-- Work to complete --
If pictures are present, leave them out, and copy the data word for word.

Records from a data source
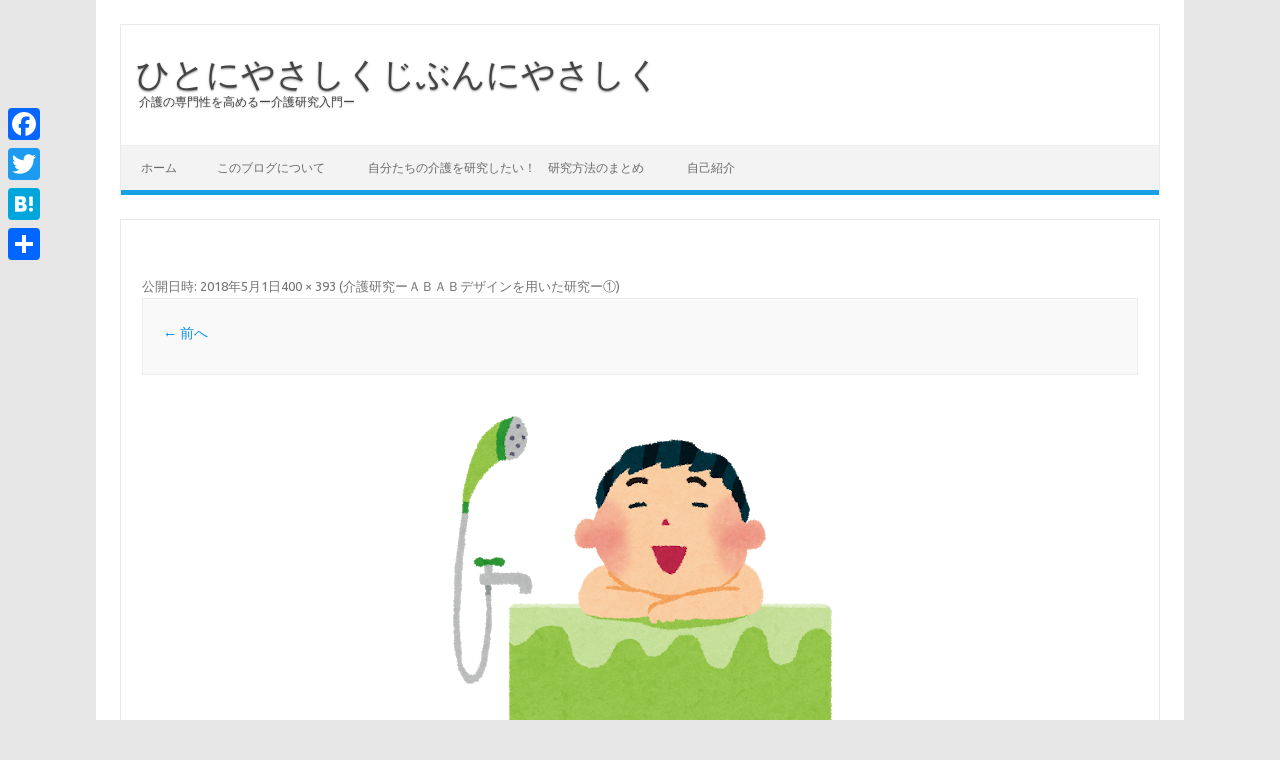

--- FILE ---
content_type: text/html; charset=UTF-8
request_url: https://kurumiyasan.com/wp-admin/admin-ajax.php
body_size: -21
content:
242229.9005d1c2b97b91f7b5a0053270e2b8b8

--- FILE ---
content_type: text/html; charset=utf-8
request_url: https://www.google.com/recaptcha/api2/aframe
body_size: 249
content:
<!DOCTYPE HTML><html><head><meta http-equiv="content-type" content="text/html; charset=UTF-8"></head><body><script nonce="zXIbrEBDSE8lSQv0lIfIkg">/** Anti-fraud and anti-abuse applications only. See google.com/recaptcha */ try{var clients={'sodar':'https://pagead2.googlesyndication.com/pagead/sodar?'};window.addEventListener("message",function(a){try{if(a.source===window.parent){var b=JSON.parse(a.data);var c=clients[b['id']];if(c){var d=document.createElement('img');d.src=c+b['params']+'&rc='+(localStorage.getItem("rc::a")?sessionStorage.getItem("rc::b"):"");window.document.body.appendChild(d);sessionStorage.setItem("rc::e",parseInt(sessionStorage.getItem("rc::e")||0)+1);localStorage.setItem("rc::h",'1769100865011');}}}catch(b){}});window.parent.postMessage("_grecaptcha_ready", "*");}catch(b){}</script></body></html>

--- FILE ---
content_type: text/css
request_url: https://kurumiyasan.com/wp-content/themes/iconic-one-child/style.css?ver=6.6.4
body_size: -23
content:
/*
Theme Name:IconicOne-child
Template:iconic-one
Version:2.1.9
*/

--- FILE ---
content_type: text/css
request_url: https://kurumiyasan.com/wp-content/themes/iconic-one-child/style.css?ver=1.7.8
body_size: -23
content:
/*
Theme Name:IconicOne-child
Template:iconic-one
Version:2.1.9
*/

-- Task answer --
--- FILE ---
content_type: text/html; charset=UTF-8
request_url: https://kurumiyasan.com/wp-admin/admin-ajax.php
body_size: -21
content:
242229.9005d1c2b97b91f7b5a0053270e2b8b8

--- FILE ---
content_type: text/html; charset=utf-8
request_url: https://www.google.com/recaptcha/api2/aframe
body_size: 249
content:
<!DOCTYPE HTML><html><head><meta http-equiv="content-type" content="text/html; charset=UTF-8"></head><body><script nonce="zXIbrEBDSE8lSQv0lIfIkg">/** Anti-fraud and anti-abuse applications only. See google.com/recaptcha */ try{var clients={'sodar':'https://pagead2.googlesyndication.com/pagead/sodar?'};window.addEventListener("message",function(a){try{if(a.source===window.parent){var b=JSON.parse(a.data);var c=clients[b['id']];if(c){var d=document.createElement('img');d.src=c+b['params']+'&rc='+(localStorage.getItem("rc::a")?sessionStorage.getItem("rc::b"):"");window.document.body.appendChild(d);sessionStorage.setItem("rc::e",parseInt(sessionStorage.getItem("rc::e")||0)+1);localStorage.setItem("rc::h",'1769100865011');}}}catch(b){}});window.parent.postMessage("_grecaptcha_ready", "*");}catch(b){}</script></body></html>

--- FILE ---
content_type: text/css
request_url: https://kurumiyasan.com/wp-content/themes/iconic-one-child/style.css?ver=6.6.4
body_size: -23
content:
/*
Theme Name:IconicOne-child
Template:iconic-one
Version:2.1.9
*/

--- FILE ---
content_type: text/css
request_url: https://kurumiyasan.com/wp-content/themes/iconic-one-child/style.css?ver=1.7.8
body_size: -23
content:
/*
Theme Name:IconicOne-child
Template:iconic-one
Version:2.1.9
*/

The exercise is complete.